France | France, Cour d'appel de Montpellier, 3e chambre civile, 02 mai 2024, 19/03484


ARRÊT n°



































Grosse + copie

délivrées le

à















COUR D'APPEL DE MONTPELLIER



3e chambre civile



ARRET DU 02 MAI 2024



Numéro d'inscription au répertoire général :

N° RG 19/03484 - N° Portalis DBVK-V-B7D-OFFD



Décision déférée à la Cour :

Jugement du 14 DECEMBRE 2018

TRIBUNAL DE GRANDE INSTANC

E DE RODEZ

N° RG 16/00748





APPELANTS :



Monsieur [OX] [GI]

né le 11 Mai 1937 à [Localité 13]

de nationalité Française

[Adresse 7]

[Localité 10]



et



Madame [I] [D] [X] épouse [GI]

née le 02 Juillet 1945 à [Localité 17]

de nationalité Française

[Adresse 7]

[Localité 10]



Repr...

ARRÊT n°

Grosse + copie

délivrées le

à

COUR D'APPEL DE MONTPELLIER

3e chambre civile

ARRET DU 02 MAI 2024

Numéro d'inscription au répertoire général :

N° RG 19/03484 - N° Portalis DBVK-V-B7D-OFFD

Décision déférée à la Cour :

Jugement du 14 DECEMBRE 2018

TRIBUNAL DE GRANDE INSTANCE DE RODEZ

N° RG 16/00748

APPELANTS :

Monsieur [OX] [GI]

né le 11 Mai 1937 à [Localité 13]

de nationalité Française

[Adresse 7]

[Localité 10]

et

Madame [I] [D] [X] épouse [GI]

née le 02 Juillet 1945 à [Localité 17]

de nationalité Française

[Adresse 7]

[Localité 10]

Représentés par Me Yann GARRIGUE substituant Me Fanny LAPORTE de la SELARL LX MONTPELLIER, avocat au barreau de MONTPELLIER

INTIMEE :

Monsieur [C] [V]

né le 08 Février 1971 à [Localité 12]

de nationalité Française

[Adresse 11]

[Localité 19]

Représenté par Me Philippe SENMARTIN de la SELARL CSA, avocat au barreau de MONTPELLIER, avocat postulant substitué par Me Célia VILANOVA, avocat au barreau de MONTPELLIER

et par Me Christophe BRINGER, avocat au barreau d'AVEYRON, avocat plaidant

Ordonnance de clôture du 19 Février 2024

COMPOSITION DE LA COUR :

En application des dispositions des articles 805 et 907 du code de procédure civile, l'affaire a été débattue le 11 mars 2024,en audience publique, les avocats ne s'y étant pas opposés, devant M. Thierry CARLIER, conseiller, chargé du rapport.

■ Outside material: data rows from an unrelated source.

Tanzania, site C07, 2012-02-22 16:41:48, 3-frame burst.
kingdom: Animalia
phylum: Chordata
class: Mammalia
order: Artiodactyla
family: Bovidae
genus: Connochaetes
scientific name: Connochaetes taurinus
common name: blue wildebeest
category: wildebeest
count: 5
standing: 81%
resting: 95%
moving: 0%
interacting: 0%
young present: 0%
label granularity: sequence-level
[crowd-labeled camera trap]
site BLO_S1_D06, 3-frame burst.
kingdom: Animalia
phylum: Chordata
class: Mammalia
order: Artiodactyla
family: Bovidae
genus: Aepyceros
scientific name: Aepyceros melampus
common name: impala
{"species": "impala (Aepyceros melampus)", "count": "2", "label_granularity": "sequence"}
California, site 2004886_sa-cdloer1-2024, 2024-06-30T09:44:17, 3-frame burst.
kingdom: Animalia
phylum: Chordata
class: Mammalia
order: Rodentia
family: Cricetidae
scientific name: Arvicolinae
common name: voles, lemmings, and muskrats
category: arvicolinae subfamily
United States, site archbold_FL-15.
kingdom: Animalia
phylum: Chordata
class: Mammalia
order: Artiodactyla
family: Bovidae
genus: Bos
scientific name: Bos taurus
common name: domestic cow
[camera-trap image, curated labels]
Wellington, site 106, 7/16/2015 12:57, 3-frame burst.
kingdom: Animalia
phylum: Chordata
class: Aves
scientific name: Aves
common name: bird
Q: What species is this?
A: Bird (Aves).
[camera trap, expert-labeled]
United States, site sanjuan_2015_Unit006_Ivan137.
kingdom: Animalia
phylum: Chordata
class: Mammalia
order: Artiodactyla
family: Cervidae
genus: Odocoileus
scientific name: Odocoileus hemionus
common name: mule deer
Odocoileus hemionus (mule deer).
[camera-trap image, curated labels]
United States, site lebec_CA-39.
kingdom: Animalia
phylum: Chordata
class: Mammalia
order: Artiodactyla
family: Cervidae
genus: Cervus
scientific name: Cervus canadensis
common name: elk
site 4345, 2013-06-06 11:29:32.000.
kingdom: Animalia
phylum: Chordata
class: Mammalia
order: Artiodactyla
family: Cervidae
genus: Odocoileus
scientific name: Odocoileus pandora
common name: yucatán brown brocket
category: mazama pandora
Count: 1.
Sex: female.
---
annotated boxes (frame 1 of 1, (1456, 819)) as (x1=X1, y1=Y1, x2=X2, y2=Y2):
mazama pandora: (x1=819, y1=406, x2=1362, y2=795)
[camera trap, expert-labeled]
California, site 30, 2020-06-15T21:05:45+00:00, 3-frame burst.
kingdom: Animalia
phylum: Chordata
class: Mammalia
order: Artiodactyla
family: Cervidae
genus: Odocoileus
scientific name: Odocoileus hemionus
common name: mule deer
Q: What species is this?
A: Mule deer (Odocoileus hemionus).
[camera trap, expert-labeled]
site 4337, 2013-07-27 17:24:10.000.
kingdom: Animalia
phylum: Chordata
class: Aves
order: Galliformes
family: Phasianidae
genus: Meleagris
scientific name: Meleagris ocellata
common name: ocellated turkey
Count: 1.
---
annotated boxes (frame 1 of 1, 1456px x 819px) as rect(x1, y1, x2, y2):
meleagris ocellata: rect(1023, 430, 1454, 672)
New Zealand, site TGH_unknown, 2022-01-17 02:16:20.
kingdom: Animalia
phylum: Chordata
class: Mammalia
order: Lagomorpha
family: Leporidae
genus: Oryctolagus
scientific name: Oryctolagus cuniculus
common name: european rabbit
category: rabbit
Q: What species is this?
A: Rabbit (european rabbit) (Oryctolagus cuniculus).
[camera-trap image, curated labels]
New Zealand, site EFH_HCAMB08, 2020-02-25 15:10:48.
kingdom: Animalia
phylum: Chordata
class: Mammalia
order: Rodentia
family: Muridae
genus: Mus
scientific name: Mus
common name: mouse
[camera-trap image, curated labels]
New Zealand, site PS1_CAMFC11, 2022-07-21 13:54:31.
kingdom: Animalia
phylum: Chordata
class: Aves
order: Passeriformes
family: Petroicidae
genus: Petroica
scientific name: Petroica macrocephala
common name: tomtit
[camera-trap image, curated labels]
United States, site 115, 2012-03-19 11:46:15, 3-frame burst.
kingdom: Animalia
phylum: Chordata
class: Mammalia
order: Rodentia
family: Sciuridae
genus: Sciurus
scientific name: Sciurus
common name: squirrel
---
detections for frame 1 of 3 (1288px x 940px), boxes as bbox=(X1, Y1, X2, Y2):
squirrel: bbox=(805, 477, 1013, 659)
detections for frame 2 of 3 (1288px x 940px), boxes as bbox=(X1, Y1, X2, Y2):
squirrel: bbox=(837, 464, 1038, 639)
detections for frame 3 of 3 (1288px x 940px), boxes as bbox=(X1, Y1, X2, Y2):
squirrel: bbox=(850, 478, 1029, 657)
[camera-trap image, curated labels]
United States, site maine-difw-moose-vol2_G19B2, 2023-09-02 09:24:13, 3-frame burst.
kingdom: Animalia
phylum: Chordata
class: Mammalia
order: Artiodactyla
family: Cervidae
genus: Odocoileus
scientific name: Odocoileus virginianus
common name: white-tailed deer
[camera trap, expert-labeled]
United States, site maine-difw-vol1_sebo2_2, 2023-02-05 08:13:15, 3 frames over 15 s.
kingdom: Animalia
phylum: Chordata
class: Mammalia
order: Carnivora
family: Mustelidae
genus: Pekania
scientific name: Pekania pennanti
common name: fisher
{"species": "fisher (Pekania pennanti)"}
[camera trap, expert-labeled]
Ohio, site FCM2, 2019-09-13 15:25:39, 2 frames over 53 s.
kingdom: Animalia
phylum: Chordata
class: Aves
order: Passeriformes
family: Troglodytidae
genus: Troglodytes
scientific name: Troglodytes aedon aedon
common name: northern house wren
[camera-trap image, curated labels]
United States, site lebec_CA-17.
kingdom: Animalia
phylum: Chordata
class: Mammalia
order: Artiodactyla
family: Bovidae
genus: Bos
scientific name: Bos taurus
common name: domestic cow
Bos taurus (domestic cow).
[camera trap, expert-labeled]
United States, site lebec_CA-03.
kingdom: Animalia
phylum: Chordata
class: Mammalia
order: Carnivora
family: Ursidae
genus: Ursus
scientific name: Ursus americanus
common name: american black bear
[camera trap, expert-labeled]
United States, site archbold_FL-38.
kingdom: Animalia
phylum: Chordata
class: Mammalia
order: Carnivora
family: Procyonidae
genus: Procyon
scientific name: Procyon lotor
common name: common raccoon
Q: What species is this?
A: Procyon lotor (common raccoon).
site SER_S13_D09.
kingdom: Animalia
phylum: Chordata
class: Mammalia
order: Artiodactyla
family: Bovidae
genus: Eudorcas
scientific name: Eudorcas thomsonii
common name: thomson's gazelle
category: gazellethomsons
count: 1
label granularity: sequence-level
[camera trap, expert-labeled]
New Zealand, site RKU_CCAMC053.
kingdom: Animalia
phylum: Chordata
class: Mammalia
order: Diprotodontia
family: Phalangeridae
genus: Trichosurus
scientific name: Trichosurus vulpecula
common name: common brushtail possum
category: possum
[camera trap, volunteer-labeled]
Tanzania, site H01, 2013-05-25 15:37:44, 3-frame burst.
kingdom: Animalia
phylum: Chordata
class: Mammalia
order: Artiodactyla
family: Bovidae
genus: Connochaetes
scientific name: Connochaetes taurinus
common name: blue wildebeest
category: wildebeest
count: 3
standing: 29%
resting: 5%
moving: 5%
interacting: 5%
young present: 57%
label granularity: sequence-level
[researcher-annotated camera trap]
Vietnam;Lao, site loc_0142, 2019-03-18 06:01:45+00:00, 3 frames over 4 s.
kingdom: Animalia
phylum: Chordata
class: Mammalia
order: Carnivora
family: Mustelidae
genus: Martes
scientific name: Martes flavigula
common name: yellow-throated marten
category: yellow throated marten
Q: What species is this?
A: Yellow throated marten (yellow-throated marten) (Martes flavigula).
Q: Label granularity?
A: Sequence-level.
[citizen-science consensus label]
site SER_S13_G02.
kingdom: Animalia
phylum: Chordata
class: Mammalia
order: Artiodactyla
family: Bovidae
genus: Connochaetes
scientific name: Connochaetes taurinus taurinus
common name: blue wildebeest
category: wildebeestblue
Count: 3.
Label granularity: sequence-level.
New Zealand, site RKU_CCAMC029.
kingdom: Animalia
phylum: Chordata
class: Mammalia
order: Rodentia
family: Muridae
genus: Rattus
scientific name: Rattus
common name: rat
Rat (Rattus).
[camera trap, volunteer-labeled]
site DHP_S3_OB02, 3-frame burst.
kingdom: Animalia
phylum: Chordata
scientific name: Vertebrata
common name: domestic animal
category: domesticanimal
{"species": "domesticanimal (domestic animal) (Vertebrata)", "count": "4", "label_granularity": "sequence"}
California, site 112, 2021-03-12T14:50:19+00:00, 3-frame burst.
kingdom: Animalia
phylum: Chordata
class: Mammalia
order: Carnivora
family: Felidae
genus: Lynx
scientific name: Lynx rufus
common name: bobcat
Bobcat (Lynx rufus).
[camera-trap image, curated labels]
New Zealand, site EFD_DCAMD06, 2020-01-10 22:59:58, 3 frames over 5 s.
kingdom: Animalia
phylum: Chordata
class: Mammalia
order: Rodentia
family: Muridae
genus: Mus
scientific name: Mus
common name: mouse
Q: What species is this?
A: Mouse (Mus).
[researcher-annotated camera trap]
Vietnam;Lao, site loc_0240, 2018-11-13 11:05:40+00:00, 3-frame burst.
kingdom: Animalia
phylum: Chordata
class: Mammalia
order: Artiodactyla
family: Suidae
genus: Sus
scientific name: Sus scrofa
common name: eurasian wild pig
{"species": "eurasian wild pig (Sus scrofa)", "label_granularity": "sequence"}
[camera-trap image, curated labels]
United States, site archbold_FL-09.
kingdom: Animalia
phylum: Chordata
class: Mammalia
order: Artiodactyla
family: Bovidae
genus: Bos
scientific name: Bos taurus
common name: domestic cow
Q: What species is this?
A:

Ce magistrat a rendu compte des plaidoiries dans le délibéré de la cour, composée de :

M. Gilles SAINATI, président de chambre

M. Thierry CARLIER, conseiller

M. Fabrice DURAND, conseiller

Greffier lors des débats : Mme Hélène ALBESA

ARRET :

- contradictoire ;

- prononcé par mise à disposition de l'arrêt au greffe de la cour, les parties en ayant été préalablement avisées dans les conditions prévues au deuxième alinéa de l'article 450 du code de procédure civile ;

- signé par M. Gilles SAINATI, président de chambre, et par Mme Hélène ALBESA, greffier.

* * * *

EXPOSE DU LITIGE :

Par acte authentique de vente du 5 août 1999, Madame [I] [X] épouse [GI] et Monsieur [OX] [GI] ont acquis de la part des époux [GJ] une parcelle sis au Bourg de la commune de [Localité 19] (Aveyron).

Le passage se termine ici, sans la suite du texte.